This past week we saw 57 kapa haka teams from around the nation descend on our piece of paradise for Te Mana Kura Tahi, the primary schools kapa haka nationals. Each team has approximately 40 students with around the same amount of parents, tutors, teachers and caregivers for support. If we include the amount of camera people, judges, media and other professionals associated with the event then Te Tairāwhiti had an influx of around 5000 people who stayed here for a week.
I want to pay homage to our marae and the hau kaenga who played a vital part in hosting our visitors, to our local kapa who stood; you made us all so very proud.
Lastly, but definitely not least I want to acknowledge all of the kaupoi/volunteers who managed gates, tickets, clean up, schedules and every other facet of the event; you made the week run fantastically. Especially you, aunty Charlotte Gibson, you are always our go-to-person, solid as a rock, Te Tairāwhiti can not do what it does without you. Kei te mihi.
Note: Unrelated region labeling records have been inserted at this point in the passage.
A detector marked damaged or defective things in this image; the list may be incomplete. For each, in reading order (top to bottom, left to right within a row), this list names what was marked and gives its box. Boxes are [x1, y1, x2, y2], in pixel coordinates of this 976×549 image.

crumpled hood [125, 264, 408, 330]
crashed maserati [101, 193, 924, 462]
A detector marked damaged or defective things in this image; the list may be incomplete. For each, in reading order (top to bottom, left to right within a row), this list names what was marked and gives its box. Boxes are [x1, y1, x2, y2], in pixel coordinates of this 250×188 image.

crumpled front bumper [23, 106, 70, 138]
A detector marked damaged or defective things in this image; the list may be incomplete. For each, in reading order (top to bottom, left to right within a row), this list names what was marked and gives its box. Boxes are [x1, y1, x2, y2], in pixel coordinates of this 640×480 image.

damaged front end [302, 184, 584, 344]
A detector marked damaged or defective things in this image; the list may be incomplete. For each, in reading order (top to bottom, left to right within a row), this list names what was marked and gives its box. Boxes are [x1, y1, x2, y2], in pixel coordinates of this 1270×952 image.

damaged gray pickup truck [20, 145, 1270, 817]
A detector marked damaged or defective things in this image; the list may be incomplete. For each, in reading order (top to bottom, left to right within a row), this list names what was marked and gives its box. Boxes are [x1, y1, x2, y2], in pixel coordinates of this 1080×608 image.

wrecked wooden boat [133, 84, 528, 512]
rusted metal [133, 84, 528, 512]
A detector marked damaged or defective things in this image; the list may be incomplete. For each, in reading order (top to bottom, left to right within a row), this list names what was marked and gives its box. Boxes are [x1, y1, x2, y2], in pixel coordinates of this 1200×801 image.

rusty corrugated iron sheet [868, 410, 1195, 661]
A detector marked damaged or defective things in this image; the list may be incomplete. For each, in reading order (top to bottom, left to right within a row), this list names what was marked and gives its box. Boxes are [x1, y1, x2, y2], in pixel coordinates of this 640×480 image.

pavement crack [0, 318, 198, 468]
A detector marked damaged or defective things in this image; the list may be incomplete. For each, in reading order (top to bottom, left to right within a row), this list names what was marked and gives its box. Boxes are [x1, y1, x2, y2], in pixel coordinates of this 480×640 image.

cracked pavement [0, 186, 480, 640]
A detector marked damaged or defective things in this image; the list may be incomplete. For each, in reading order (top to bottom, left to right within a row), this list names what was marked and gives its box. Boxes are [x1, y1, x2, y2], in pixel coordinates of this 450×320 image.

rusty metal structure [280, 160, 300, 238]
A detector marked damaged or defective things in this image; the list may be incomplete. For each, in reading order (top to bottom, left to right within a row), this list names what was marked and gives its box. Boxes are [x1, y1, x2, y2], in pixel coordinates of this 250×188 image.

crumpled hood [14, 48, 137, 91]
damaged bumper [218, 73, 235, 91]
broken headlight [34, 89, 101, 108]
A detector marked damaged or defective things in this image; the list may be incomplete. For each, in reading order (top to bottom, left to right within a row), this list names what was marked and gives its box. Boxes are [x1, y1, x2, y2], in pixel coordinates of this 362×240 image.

This week in council we have our Future Tairāwhiti meeting.
Future Tairāwhiti’s purpose is to give focus and dedicate time, in addition to our committee and council meetings, to discuss our regions major strategic projects, plans and policies.
This week in FT our agenda is quite light but still very important. I have chosen to elaborate on the Development Contributions policy review and the update of the Tairāwhiti Economic Action Plan.
Development Contributions are charges imposed on people or businesses that are developing buildings, houses, businesses etc to pay for the capital works required to support their development. So if I decide to put another house on the back of my property then it’s going to put more strain on our public system (water, sewerage etc). So I have to pay a development contribution that pays for the upgrade of the public infrastructure to handle the strain.
Our current DC charges are low when you compare our district with other similar districts. There is room to adjust charges, which is why the paper is asking councillors to task the Chief Executive to develop a draft policy for consultation and to focus on the quantum of charges, which includes an increased charge.
The Tairāwhiti Economic Action Plan update is quite exciting to read. It’s great to see all different groups leading different parts of the plan; Activate Tairāwhiti, Iwi, Ngāti Porou miere and council to name a few.
There are gains being made in several strategically significant areas. Investigating wood processing locally and regionally will create higher value products and jobs on the ground here in Te Tairāwhiti which makes sense because we are a forest heavy region. The focus on Mānuka honey development, extraction and research also makes sense due to our already established manuka forests, ideal manuka growing lands and tricky coast terrain. Due to the mānuka not having to be harvested and bees being able to access it being the only requirement, means that planting can occur on previously unproductive land.
There are other focus points; tourism, long term sustainable access to water, improving our State Highways; 35 and 2, and also developing our people to be work ready in this ever changing world and work enviroment.
For more details, please feel free to read the Future Tairāwhiti agenda, which is freely available to the public online and at council or come along to our meeting this Thursday at the Cossie club at 9am.
As always Te Tairāwhiti, it’s my privilege and honour to serve you.